However, much of the information in these compendium books is out of date
even before the book appears in print. Also, it is generally compiled by
people who are not well acquainted with the materials, and thus poorly
organized. Much of the information was gathered by soliciting data from
administrators or suppliers of databases. This data, in current form,
is best gathered directly from the source, via the Internet.

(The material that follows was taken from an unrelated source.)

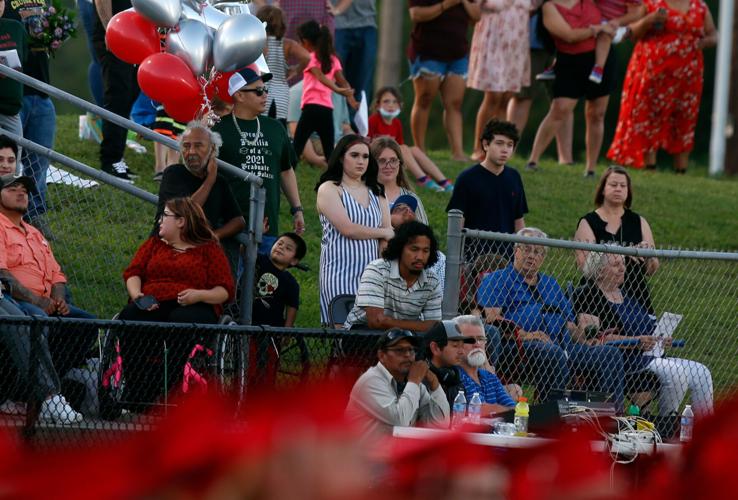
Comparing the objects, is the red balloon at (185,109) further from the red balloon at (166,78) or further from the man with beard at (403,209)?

The best
strategy is to learn to cruise the Internet yourself, with the help of a
a "tool" book such as Kehoe (1992) or Krol (1992; or if you can't find
those at your local bookstore, some alternatives are Goldman 1992, Lane
and Summerhill 1992, LaQuey and Ryer 1992, or Tennant et al. 1993) and
learn where in the Internet to look periodically for notices about
resources of interest to you.
This guide is Santa Fe Institute Working Paper # 93-06-038.
This guide would not have been written without the financial support and
intellectual tolerance of Duke and Yale Universities; it was organized
(or organized itself) during the 1992 Complex Systems Summer School of
the Santa Fe Institute.
| Contributors of additions and corrections to this version of the guide
| Harvey Chinn, for dotting i's and crossing t's, and pointers to new stuff,
| Rob Harper, on how to post Usenet articles via e-mail,
| Larry Mason, for information on the dynamical systems mailing list,
| Eugene Miya, for the e-mail address of the comp.theory.* list admin.,
| Mario Nenno, for the Henikoff (1993) citation,
| Francis Ouellette, on address changes for various e-mail servers.
Many, many thanks to
James Beach, Harvey Chinn, Dan Davison, Reinhard Doelz,
John Garavelli, Don Gilbert, Rob Harper, Dan Jacobson,
Jonathan Kamens, David Kristofferson, Steve Modena,
Francis Ouellette, Renato Sabatini, and Tom Schneider,
who have provided ideas and material for this guide and/or advice on
related issues. Harvey Chinn has served as my editor, and many
improvements of organization were suggested by him. Additional material
and suggestions were contributed by:
David Bridge, Steve Clark, Jemery Day, Josh Hayes, Tom Jacobs,
Andy Johnston, Jim McIntosh, Dean Pentcheff, Jon Radel, Ross Smith,
Roy Smith, and Christophe Wolfhugel,
and many, many readers of earlier versions of this guide. Thank you!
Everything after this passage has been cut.